The Love That Too Loudly Speaks Its Name
November 02, 2015
My good and excellent virtual friend Jeroen, a stalwart of my discourses, if not perhaps of this blog, sent me this email letter about 'art' (here referred to as "the A-word"), which I take as part of the Republic of Bloggers. I shall reply later this week, and other replies are always welcome too.
I do hope this e-mail finds you well. It has been rather a while since I e-mailed you, and I believe we were in a discussion that sadly I lost track of in some bout of work. I have been enjoying what tweets you sent and thought perhaps I could hook in on your current venture to start some new train of thought? You were interested in at some point making the e-mails public, so I will write with this in mind, if you might be interested again.
Of course the subject is: the A-Word. I have now sworn to never say it again.
Naturally it is merely a game I play "to not say it", but it is an interesting game. So far the only problem I have had not saying the A-Word is in discussing the A-Word, and even that has never come about without me trying to explain what I am doing. More interesting is people's general reaction of some bewilderment and lack of understanding, eerily frequently followed by them not using the word either, as-if that is what the game of conversation now demands. I feel this symbolises exactly what I find so unappealing and destructive about the word; and it is what made me hope to hear your thoughts: I think the word is almost entirely magic, which overshadows what small amount of use it has. I suspect the word is mostly used to debate the word itself; and to imply importance (or lack of it) in a tremendously abstract sense.

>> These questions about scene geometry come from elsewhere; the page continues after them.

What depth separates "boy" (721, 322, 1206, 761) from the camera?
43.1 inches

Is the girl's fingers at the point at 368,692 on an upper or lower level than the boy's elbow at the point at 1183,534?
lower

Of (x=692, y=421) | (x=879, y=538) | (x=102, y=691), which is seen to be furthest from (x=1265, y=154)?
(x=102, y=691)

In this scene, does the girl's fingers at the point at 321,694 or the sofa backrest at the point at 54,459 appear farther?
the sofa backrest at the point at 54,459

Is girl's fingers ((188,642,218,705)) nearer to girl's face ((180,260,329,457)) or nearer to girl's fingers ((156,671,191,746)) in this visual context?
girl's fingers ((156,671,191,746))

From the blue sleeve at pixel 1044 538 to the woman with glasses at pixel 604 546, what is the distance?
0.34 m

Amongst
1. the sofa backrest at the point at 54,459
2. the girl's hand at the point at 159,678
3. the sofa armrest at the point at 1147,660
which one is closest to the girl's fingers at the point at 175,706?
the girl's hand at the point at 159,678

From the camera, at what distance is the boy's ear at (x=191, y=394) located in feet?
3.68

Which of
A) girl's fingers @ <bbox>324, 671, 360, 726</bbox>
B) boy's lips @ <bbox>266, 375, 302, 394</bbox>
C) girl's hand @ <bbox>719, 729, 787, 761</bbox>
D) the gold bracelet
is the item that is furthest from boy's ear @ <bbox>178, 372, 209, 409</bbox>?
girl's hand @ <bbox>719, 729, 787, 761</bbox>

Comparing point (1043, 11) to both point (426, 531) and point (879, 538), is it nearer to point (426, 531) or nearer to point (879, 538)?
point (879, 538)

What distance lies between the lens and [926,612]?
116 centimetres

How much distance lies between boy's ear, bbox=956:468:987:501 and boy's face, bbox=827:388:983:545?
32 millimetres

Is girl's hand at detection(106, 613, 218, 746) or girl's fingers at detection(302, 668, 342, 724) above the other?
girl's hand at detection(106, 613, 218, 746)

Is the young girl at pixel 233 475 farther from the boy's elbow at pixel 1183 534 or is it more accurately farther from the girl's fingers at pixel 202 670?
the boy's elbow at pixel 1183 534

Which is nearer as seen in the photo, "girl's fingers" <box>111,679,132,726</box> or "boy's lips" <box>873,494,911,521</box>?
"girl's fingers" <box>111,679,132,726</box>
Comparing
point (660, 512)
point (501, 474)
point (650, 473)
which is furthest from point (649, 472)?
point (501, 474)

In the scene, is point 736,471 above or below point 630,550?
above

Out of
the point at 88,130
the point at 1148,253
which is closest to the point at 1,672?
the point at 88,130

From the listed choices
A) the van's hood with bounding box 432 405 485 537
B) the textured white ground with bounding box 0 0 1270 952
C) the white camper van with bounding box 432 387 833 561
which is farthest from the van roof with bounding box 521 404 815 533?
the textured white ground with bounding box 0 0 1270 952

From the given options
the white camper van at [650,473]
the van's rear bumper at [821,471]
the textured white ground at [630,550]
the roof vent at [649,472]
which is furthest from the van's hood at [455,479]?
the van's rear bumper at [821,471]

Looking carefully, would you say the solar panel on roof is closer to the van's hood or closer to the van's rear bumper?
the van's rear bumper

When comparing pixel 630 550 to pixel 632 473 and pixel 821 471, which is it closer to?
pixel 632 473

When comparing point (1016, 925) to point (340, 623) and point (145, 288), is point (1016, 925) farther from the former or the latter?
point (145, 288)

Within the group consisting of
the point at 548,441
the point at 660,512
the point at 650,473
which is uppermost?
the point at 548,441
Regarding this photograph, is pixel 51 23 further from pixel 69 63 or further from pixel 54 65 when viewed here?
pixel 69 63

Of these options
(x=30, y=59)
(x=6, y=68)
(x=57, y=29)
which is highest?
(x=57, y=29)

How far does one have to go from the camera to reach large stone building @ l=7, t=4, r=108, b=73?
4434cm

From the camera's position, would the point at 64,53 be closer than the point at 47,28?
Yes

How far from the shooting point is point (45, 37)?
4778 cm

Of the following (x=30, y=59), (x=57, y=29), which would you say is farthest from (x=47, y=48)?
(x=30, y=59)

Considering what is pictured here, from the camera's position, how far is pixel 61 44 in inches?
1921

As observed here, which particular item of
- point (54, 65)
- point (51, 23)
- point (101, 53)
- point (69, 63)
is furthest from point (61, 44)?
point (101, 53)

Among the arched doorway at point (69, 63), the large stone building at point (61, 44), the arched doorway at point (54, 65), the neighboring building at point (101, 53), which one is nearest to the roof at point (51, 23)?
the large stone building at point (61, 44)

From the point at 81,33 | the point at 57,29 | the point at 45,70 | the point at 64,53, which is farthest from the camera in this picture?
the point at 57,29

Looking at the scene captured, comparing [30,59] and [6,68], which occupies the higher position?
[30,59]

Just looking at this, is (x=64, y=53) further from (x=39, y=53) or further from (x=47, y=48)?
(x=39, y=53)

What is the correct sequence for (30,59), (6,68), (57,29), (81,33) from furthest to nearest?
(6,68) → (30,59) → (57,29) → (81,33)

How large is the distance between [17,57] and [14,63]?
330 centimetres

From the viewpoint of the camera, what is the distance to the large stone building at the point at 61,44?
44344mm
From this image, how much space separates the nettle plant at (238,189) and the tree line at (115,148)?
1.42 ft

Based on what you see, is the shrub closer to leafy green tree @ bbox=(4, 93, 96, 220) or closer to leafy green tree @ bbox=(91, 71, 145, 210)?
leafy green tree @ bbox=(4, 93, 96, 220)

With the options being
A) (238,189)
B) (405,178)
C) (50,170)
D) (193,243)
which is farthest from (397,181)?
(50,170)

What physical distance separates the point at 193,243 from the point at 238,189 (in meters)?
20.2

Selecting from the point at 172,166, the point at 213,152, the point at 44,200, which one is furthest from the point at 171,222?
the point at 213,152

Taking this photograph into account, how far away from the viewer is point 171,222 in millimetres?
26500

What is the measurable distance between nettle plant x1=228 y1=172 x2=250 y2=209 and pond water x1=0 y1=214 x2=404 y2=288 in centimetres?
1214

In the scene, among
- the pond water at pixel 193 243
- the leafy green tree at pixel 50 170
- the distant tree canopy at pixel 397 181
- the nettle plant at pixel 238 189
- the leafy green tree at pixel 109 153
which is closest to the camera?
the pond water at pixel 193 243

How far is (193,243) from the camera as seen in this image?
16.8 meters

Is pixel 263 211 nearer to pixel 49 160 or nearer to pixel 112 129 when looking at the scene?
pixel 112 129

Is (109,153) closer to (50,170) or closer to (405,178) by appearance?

Is it possible that it is not so much a question of what the A-Word is, but rather why the A-Word is? I think I come to this from seeing the usage of the word in Shakespearean English, to mean a learned skill, which I will acknowledge is hard to replace and is an important concept (for instance, "the physician's A in healing people"). In a sense it describes something external to itself there; and the 19th century started using it as a general form of products of such skills still did. Is it a 20th century invention to think of the word (hitherto-fore never needed through-out centuries of incredible craftsmanship) as meaningful in itself? To the point where works that are called so are referential to the thing itself? As-if it were a cult, with its own rites, behaviours and customs, which slightly maliciously has drawn into itself (for no required reason) past works, branded by its own name, so that it can never truly be obsolete?
I see this perhaps not so much from the angle of "what words ought to exist", and rather from the idea that some words (concepts, rites) are particularly successful at self-replication, regardless of importance. An actual meme, if I you will.
My experiment (and joy) in playing the game of not saying it is seeing whether I use the word because it exists and I am tempted to use it, involuntary thereby validating an archaic concept from the 20th century (that has no bearing to the history of ages)... or whether the word has some use I cannot anticipate and find myself unable to express my thoughts at some point.
I would be curious to hear about your own ventures of the word,
And wishing you well,
Jeroen
My reply will appear later this week.